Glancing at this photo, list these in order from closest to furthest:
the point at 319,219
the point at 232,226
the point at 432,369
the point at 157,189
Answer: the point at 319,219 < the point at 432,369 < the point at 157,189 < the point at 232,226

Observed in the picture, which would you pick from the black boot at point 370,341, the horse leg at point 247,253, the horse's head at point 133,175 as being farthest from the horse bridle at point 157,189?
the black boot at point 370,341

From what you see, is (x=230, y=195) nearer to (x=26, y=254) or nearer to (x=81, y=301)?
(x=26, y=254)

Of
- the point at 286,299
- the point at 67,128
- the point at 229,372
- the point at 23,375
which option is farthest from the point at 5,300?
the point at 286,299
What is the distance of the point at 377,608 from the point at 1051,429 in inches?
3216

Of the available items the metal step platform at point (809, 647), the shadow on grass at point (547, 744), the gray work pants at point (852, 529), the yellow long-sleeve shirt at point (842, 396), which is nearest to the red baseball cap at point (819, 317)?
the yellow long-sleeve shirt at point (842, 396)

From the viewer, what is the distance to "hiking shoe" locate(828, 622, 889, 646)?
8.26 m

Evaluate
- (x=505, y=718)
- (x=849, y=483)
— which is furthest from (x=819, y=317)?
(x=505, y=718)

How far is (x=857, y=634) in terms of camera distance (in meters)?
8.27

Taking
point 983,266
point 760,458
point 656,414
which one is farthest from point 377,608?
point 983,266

..............................

▸ Problem statement
Output every line of the records above as a JSON list of strings, one string per line, with blank lines left out.

▸ Exercise solution
[
  "Glancing at this photo, list these in order from closest to furthest:",
  "the point at 319,219",
  "the point at 232,226",
  "the point at 432,369",
  "the point at 157,189",
  "Answer: the point at 319,219 < the point at 432,369 < the point at 157,189 < the point at 232,226",
  "Observed in the picture, which would you pick from the black boot at point 370,341, the horse leg at point 247,253, the horse's head at point 133,175 as being farthest from the horse bridle at point 157,189?",
  "the black boot at point 370,341",
  "From what you see, is (x=230, y=195) nearer to (x=26, y=254) or nearer to (x=81, y=301)?",
  "(x=26, y=254)",
  "Of",
  "- the point at 286,299",
  "- the point at 67,128",
  "- the point at 229,372",
  "- the point at 23,375",
  "which option is farthest from the point at 5,300?",
  "the point at 286,299",
  "What is the distance of the point at 377,608 from the point at 1051,429 in inches?",
  "3216",
  "Of the available items the metal step platform at point (809, 647), the shadow on grass at point (547, 744), the gray work pants at point (852, 529), the yellow long-sleeve shirt at point (842, 396), which is nearest to the red baseball cap at point (819, 317)?",
  "the yellow long-sleeve shirt at point (842, 396)",
  "From the viewer, what is the distance to \"hiking shoe\" locate(828, 622, 889, 646)?",
  "8.26 m",
  "Evaluate",
  "- (x=505, y=718)",
  "- (x=849, y=483)",
  "— which is furthest from (x=819, y=317)?",
  "(x=505, y=718)",
  "How far is (x=857, y=634) in terms of camera distance (in meters)?",
  "8.27",
  "Taking",
  "point 983,266",
  "point 760,458",
  "point 656,414",
  "which one is farthest from point 377,608?",
  "point 983,266"
]